Affordances: The Opportunities of SITM
How to transition to “affordances” and, in doing so, consider more directly the work of SITM in the creation of digital media (rather than in the critique of folksonomies)? If we want to understand the project of SITM as a component of “the new work of composing” then we must, as I argued earlier, turn to considering these contexts as a part of the “rhetorical situation” of metadata. The first component of this work, as Jamie notes, is to understand the work of metadata as inherently “argumentative, and not merely descriptive.” Amongst other things, I take this as a call to understand each of these forms of constraint as potentially generative—as a part of the infrastructural apparatus through which meanings are produced and communicated (as well as limited and regulated). Indeed, in the rhetorical situation defined by the analyses synthesized above, each instance of metadata assumes the value and meaning it does precisely because of the way that it has been “constrained” in each context. Here I find myself moving contrary to Matt’s suggestion that SITM implies a way of “producing standards without confronting the horizon of the Standard.” What I am attempting to argue is that it is precisely by confronting the various limits and assumptions of “the Standard” that “making standards” can be a creative endeavor that simultaneously assumes a critical weight. In this way, I will return to my argument about the role of metadata in the production of knowledge itself.
One of the advantages of envisioning the overlapping contexts of metadata as a “rhetorical situation” is that it forces us to understand the practice of social tagging as an inherently conversational one. Rather than envisioning metadata as either a non-hierarchical “piling on” of equally-valid descriptions and search terms in the “flat” space of the Commons, the critical practice of SITM outlined above depends upon seeing user tags in dialogue with one another (both Jentery and I note in our individual analyses that the terms that qualify race in the Commons archive overlap and should be read as competing arguments about the nature of racial identity itself). Additionally, metadata contributed even under these auspices are often not simply arguments about the status of the object in question, but often quite visibly constitute attempts to navigate the very constraints that qualify and define appropriate discourse within each situation.

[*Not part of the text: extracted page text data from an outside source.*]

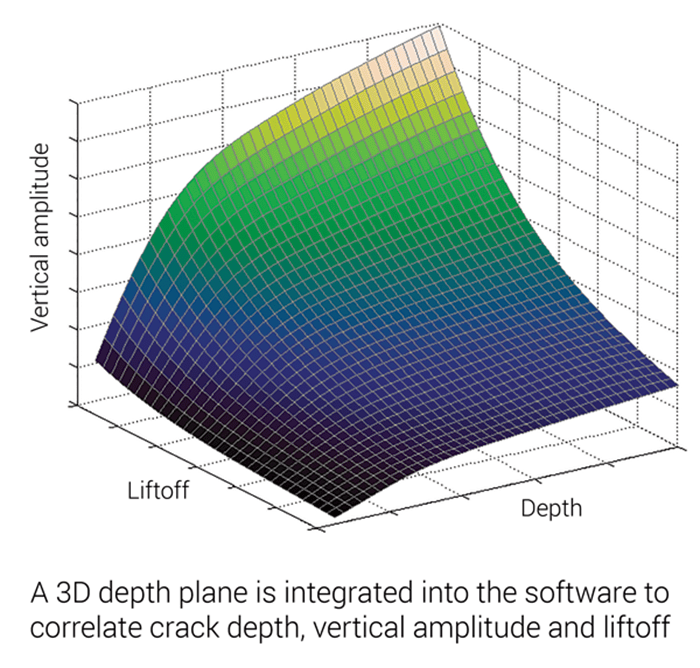 Vertical amplitude

Liftoff

Depth

A 3D depth plane is integrated into the software to correlate crack depth, vertical amplitude and liftoff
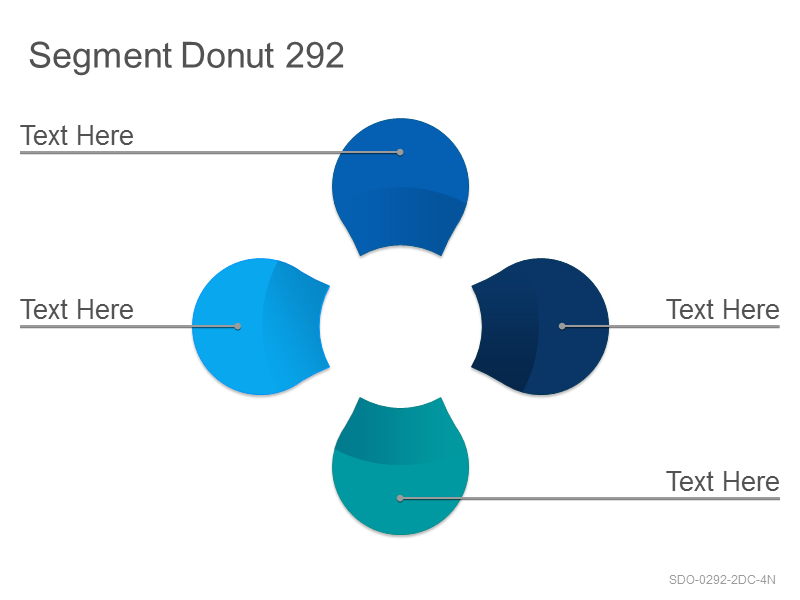 Segment Donut 292

Text Here

Text Here

Text Here

Text Here

SDO-0292-2DC-4N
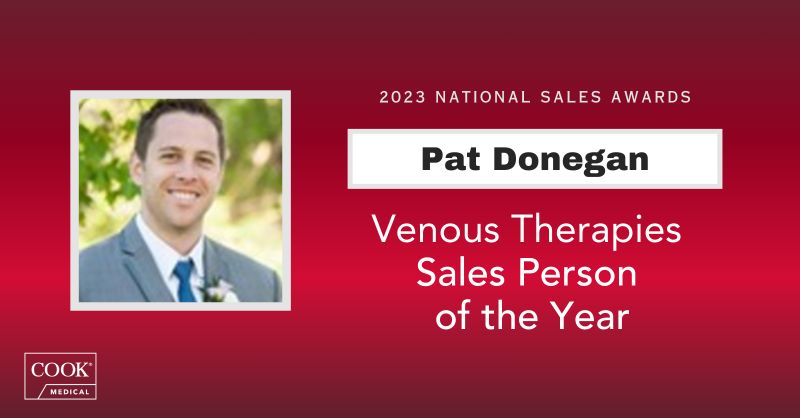 2023 NATIONAL SALES AWARDS

Pat Donegan

Venous Therapies Sales Person of the Year

COOK® MEDICAL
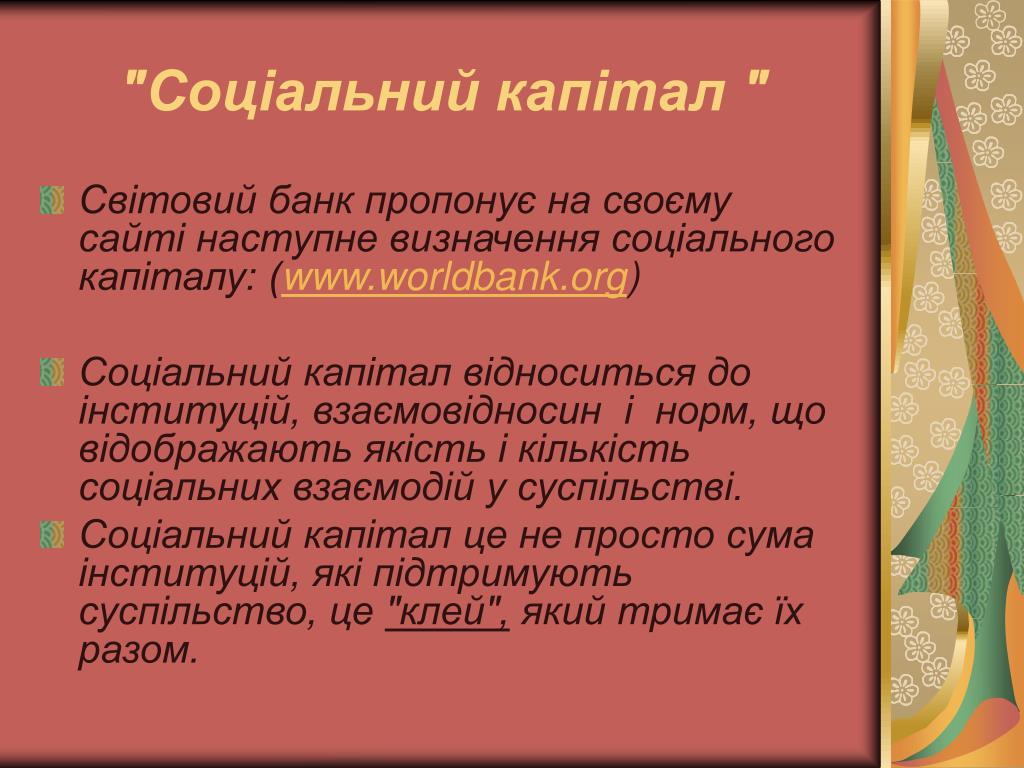 "Соціальний капітал "

Світовий банк пропонує на своєму сайті наступне визначення соціального капіталу: (www.worldbank.org)

Соціальний капітал відноситься до інституцій, взаємовідносин і норм, що відображають якість і кількість соціальних взаємодій у суспільстві.

Соціальний капітал це не просто сума інституцій, які підтримують суспільство, це "клей", який тримає їх разом.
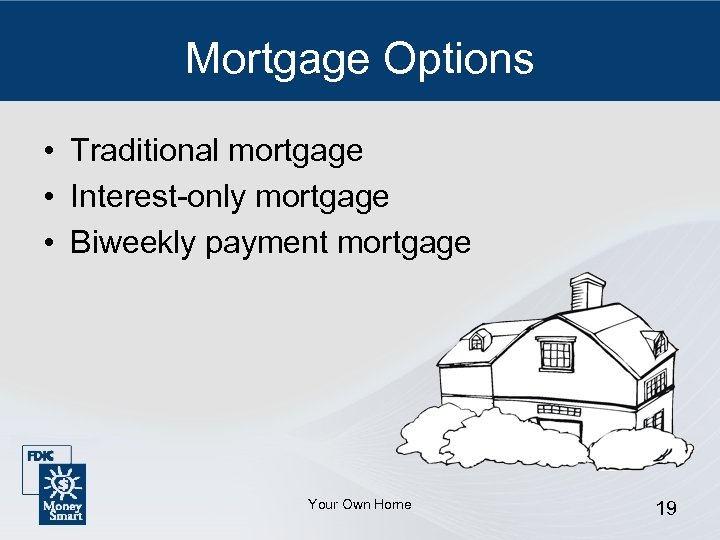 Mortgage Options

• Traditional mortgage
• Interest-only mortgage
• Biweekly payment mortgage

FDIC
Money Smart

Your Own Home

19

The brief conversation about what does or doesn’t constitute “useful metadata” in the notes section of “Children asleep on a bed…” is a relatively low-stakes example of this. Understanding how, as Matt’s analysis suggests, these notes “exist to motivate a ‘common understanding’” is vitally important, but so is the potential for “problematization,” where unexpected tags can intervene, differently navigate, or disrupt consensus on and constraints around what constitutes “useful” metadata—indeed what the “use” of metadata is and should be.
Of course, the discursive affordances of social metadata should not be simply understood as enabling another conversational scenario like any other; the preceding analyses insist that metadata’s “situation” clearly has its own infrastructural and compositional constraints. Also, I might return to my earlier thesis (that tags are active in producing and defining objects as specific forms of knowledge) in order to insist that the real rhetorical “work” of metadata is not how it “describes” individual objects, but how it organizes and consolidates the archive in idiosyncratic and argumentative ways. I would argue that it is here that the real “conversation” occurs—in the way that the arguments that metadata stages are not simply about what the object “is” but what it belongs to, in what sequence, according to what logics, and in relation to what knowledge projects. SITM, as a practice of “making standards” to see what emerges, is a way of imposing dialogue and problematics within the logic of the archive. We can only speculate, for instance, what kinds of arguments a new metadata category might make in relation to both its competing tagged categories and to the standards imposed by its context, variously understood. How might the term “Black Labor” for instance cut across other archival logics, variously intersecting and digressing from the terms of identity that define the categories of “Negro,” “Black,” and “African-American” in the earlier “Negro boy…” and “Rosie” examples? How might it argue for a different vision of black history and identity against the Standards defined by institutional or social formations—one that, for instance, draws a much different continuity through pre-emancipation, Jim-Crow, and contemporary contexts? If composing and mobilizing such a standard is to have any meaning—if it is to achieve the status of an argument—it will construct that meaning, in part, in relation to the other standards that also compete to define the archive and its variously captured objects. Tagging “composes” the archive and, in doing so, dialogues with other metadata arguments about how that same archive can and should be understood. Working very much within the constraints of each metadata situation (in some cases, poaching their logics and proscribed “uses”), SITM locates and writes through the opportunities afforded by the tangibly fragile nature of “the Standard” itself.